▸ Exercise requirements:
Reproduce each line of the data exactly as it is.
BEGIN The data
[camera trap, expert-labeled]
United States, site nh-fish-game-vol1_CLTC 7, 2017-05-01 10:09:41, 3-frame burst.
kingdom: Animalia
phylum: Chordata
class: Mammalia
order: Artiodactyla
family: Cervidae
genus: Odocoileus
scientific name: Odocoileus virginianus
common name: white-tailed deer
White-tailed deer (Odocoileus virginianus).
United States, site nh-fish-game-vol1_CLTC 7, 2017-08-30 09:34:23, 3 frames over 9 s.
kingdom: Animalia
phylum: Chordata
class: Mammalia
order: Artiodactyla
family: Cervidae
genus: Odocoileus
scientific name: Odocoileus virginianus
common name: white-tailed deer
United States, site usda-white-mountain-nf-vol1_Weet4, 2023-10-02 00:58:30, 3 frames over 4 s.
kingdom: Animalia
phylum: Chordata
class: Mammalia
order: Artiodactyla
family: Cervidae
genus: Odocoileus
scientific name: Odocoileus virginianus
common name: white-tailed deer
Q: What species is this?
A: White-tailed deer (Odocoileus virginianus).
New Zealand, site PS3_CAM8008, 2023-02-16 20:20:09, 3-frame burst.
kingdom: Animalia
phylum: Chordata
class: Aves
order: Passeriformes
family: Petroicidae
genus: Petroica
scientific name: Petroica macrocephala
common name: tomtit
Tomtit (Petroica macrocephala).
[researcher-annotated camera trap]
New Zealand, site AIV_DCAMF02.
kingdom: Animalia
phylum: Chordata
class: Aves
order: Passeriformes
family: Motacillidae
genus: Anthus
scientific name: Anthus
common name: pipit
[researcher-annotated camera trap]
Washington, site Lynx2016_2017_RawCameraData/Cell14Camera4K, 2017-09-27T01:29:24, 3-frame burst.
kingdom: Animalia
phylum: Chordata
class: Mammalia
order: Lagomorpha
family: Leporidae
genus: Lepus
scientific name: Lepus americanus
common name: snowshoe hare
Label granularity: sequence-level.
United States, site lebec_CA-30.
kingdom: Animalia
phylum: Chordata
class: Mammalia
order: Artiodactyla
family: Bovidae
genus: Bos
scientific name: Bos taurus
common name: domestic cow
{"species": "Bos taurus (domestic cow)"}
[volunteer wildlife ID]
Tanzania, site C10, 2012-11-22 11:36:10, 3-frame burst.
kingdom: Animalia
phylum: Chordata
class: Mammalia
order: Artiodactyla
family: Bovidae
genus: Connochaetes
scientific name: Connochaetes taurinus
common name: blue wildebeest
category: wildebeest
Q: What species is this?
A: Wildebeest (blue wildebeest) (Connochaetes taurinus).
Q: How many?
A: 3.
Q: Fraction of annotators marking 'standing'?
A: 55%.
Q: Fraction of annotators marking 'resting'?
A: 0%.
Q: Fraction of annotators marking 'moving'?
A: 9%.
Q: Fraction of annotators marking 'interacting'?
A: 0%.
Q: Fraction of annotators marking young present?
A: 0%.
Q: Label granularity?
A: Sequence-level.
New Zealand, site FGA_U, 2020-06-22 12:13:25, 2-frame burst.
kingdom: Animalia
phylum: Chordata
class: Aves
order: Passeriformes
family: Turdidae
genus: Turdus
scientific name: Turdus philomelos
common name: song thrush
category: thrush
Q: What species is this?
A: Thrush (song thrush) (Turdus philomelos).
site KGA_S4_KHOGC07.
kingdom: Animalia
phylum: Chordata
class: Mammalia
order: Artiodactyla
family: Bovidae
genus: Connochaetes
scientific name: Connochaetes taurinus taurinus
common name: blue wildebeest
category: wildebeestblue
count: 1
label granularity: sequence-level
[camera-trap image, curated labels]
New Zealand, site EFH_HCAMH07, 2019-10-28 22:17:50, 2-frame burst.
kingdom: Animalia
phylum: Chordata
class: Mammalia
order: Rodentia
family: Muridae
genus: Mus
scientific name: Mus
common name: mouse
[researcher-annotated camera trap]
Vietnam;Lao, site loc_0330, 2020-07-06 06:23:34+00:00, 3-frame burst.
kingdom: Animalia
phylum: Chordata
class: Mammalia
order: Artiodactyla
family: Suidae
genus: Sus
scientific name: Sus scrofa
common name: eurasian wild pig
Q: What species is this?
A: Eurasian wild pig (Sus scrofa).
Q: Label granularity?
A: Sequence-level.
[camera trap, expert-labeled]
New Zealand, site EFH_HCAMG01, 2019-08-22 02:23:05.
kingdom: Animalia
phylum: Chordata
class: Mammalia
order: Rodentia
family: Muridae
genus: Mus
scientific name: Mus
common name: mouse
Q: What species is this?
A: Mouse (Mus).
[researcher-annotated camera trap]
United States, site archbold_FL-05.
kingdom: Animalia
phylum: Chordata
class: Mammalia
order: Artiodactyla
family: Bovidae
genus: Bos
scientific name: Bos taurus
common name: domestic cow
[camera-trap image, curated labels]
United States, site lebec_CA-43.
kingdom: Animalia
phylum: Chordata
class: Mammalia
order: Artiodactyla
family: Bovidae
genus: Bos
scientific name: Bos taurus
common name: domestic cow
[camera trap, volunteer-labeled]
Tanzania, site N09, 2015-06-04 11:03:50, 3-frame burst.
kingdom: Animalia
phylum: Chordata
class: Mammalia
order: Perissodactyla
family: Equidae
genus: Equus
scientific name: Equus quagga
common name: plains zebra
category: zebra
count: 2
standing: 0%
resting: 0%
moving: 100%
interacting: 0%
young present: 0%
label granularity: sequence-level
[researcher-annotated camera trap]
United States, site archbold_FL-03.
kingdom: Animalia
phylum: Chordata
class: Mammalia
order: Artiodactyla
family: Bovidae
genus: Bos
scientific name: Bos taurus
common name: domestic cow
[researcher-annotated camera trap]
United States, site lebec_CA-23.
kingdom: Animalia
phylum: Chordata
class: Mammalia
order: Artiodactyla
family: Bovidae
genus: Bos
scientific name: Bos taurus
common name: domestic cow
END The data
▸ Task solution:
[camera trap, expert-labeled]
United States, site nh-fish-game-vol1_CLTC 7, 2017-05-01 10:09:41, 3-frame burst.
kingdom: Animalia
phylum: Chordata
class: Mammalia
order: Artiodactyla
family: Cervidae
genus: Odocoileus
scientific name: Odocoileus virginianus
common name: white-tailed deer
White-tailed deer (Odocoileus virginianus).
United States, site nh-fish-game-vol1_CLTC 7, 2017-08-30 09:34:23, 3 frames over 9 s.
kingdom: Animalia
phylum: Chordata
class: Mammalia
order: Artiodactyla
family: Cervidae
genus: Odocoileus
scientific name: Odocoileus virginianus
common name: white-tailed deer
United States, site usda-white-mountain-nf-vol1_Weet4, 2023-10-02 00:58:30, 3 frames over 4 s.
kingdom: Animalia
phylum: Chordata
class: Mammalia
order: Artiodactyla
family: Cervidae
genus: Odocoileus
scientific name: Odocoileus virginianus
common name: white-tailed deer
Q: What species is this?
A: White-tailed deer (Odocoileus virginianus).
New Zealand, site PS3_CAM8008, 2023-02-16 20:20:09, 3-frame burst.
kingdom: Animalia
phylum: Chordata
class: Aves
order: Passeriformes
family: Petroicidae
genus: Petroica
scientific name: Petroica macrocephala
common name: tomtit
Tomtit (Petroica macrocephala).
[researcher-annotated camera trap]
New Zealand, site AIV_DCAMF02.
kingdom: Animalia
phylum: Chordata
class: Aves
order: Passeriformes
family: Motacillidae
genus: Anthus
scientific name: Anthus
common name: pipit
[researcher-annotated camera trap]
Washington, site Lynx2016_2017_RawCameraData/Cell14Camera4K, 2017-09-27T01:29:24, 3-frame burst.
kingdom: Animalia
phylum: Chordata
class: Mammalia
order: Lagomorpha
family: Leporidae
genus: Lepus
scientific name: Lepus americanus
common name: snowshoe hare
Label granularity: sequence-level.
United States, site lebec_CA-30.
kingdom: Animalia
phylum: Chordata
class: Mammalia
order: Artiodactyla
family: Bovidae
genus: Bos
scientific name: Bos taurus
common name: domestic cow
{"species": "Bos taurus (domestic cow)"}
[volunteer wildlife ID]
Tanzania, site C10, 2012-11-22 11:36:10, 3-frame burst.
kingdom: Animalia
phylum: Chordata
class: Mammalia
order: Artiodactyla
family: Bovidae
genus: Connochaetes
scientific name: Connochaetes taurinus
common name: blue wildebeest
category: wildebeest
Q: What species is this?
A: Wildebeest (blue wildebeest) (Connochaetes taurinus).
Q: How many?
A: 3.
Q: Fraction of annotators marking 'standing'?
A: 55%.
Q: Fraction of annotators marking 'resting'?
A: 0%.
Q: Fraction of annotators marking 'moving'?
A: 9%.
Q: Fraction of annotators marking 'interacting'?
A: 0%.
Q: Fraction of annotators marking young present?
A: 0%.
Q: Label granularity?
A: Sequence-level.
New Zealand, site FGA_U, 2020-06-22 12:13:25, 2-frame burst.
kingdom: Animalia
phylum: Chordata
class: Aves
order: Passeriformes
family: Turdidae
genus: Turdus
scientific name: Turdus philomelos
common name: song thrush
category: thrush
Q: What species is this?
A: Thrush (song thrush) (Turdus philomelos).
site KGA_S4_KHOGC07.
kingdom: Animalia
phylum: Chordata
class: Mammalia
order: Artiodactyla
family: Bovidae
genus: Connochaetes
scientific name: Connochaetes taurinus taurinus
common name: blue wildebeest
category: wildebeestblue
count: 1
label granularity: sequence-level
[camera-trap image, curated labels]
New Zealand, site EFH_HCAMH07, 2019-10-28 22:17:50, 2-frame burst.
kingdom: Animalia
phylum: Chordata
class: Mammalia
order: Rodentia
family: Muridae
genus: Mus
scientific name: Mus
common name: mouse
[researcher-annotated camera trap]
Vietnam;Lao, site loc_0330, 2020-07-06 06:23:34+00:00, 3-frame burst.
kingdom: Animalia
phylum: Chordata
class: Mammalia
order: Artiodactyla
family: Suidae
genus: Sus
scientific name: Sus scrofa
common name: eurasian wild pig
Q: What species is this?
A: Eurasian wild pig (Sus scrofa).
Q: Label granularity?
A: Sequence-level.
[camera trap, expert-labeled]
New Zealand, site EFH_HCAMG01, 2019-08-22 02:23:05.
kingdom: Animalia
phylum: Chordata
class: Mammalia
order: Rodentia
family: Muridae
genus: Mus
scientific name: Mus
common name: mouse
Q: What species is this?
A: Mouse (Mus).
[researcher-annotated camera trap]
United States, site archbold_FL-05.
kingdom: Animalia
phylum: Chordata
class: Mammalia
order: Artiodactyla
family: Bovidae
genus: Bos
scientific name: Bos taurus
common name: domestic cow
[camera-trap image, curated labels]
United States, site lebec_CA-43.
kingdom: Animalia
phylum: Chordata
class: Mammalia
order: Artiodactyla
family: Bovidae
genus: Bos
scientific name: Bos taurus
common name: domestic cow
[camera trap, volunteer-labeled]
Tanzania, site N09, 2015-06-04 11:03:50, 3-frame burst.
kingdom: Animalia
phylum: Chordata
class: Mammalia
order: Perissodactyla
family: Equidae
genus: Equus
scientific name: Equus quagga
common name: plains zebra
category: zebra
count: 2
standing: 0%
resting: 0%
moving: 100%
interacting: 0%
young present: 0%
label granularity: sequence-level
[researcher-annotated camera trap]
United States, site archbold_FL-03.
kingdom: Animalia
phylum: Chordata
class: Mammalia
order: Artiodactyla
family: Bovidae
genus: Bos
scientific name: Bos taurus
common name: domestic cow
[researcher-annotated camera trap]
United States, site lebec_CA-23.
kingdom: Animalia
phylum: Chordata
class: Mammalia
order: Artiodactyla
family: Bovidae
genus: Bos
scientific name: Bos taurus
common name: domestic cow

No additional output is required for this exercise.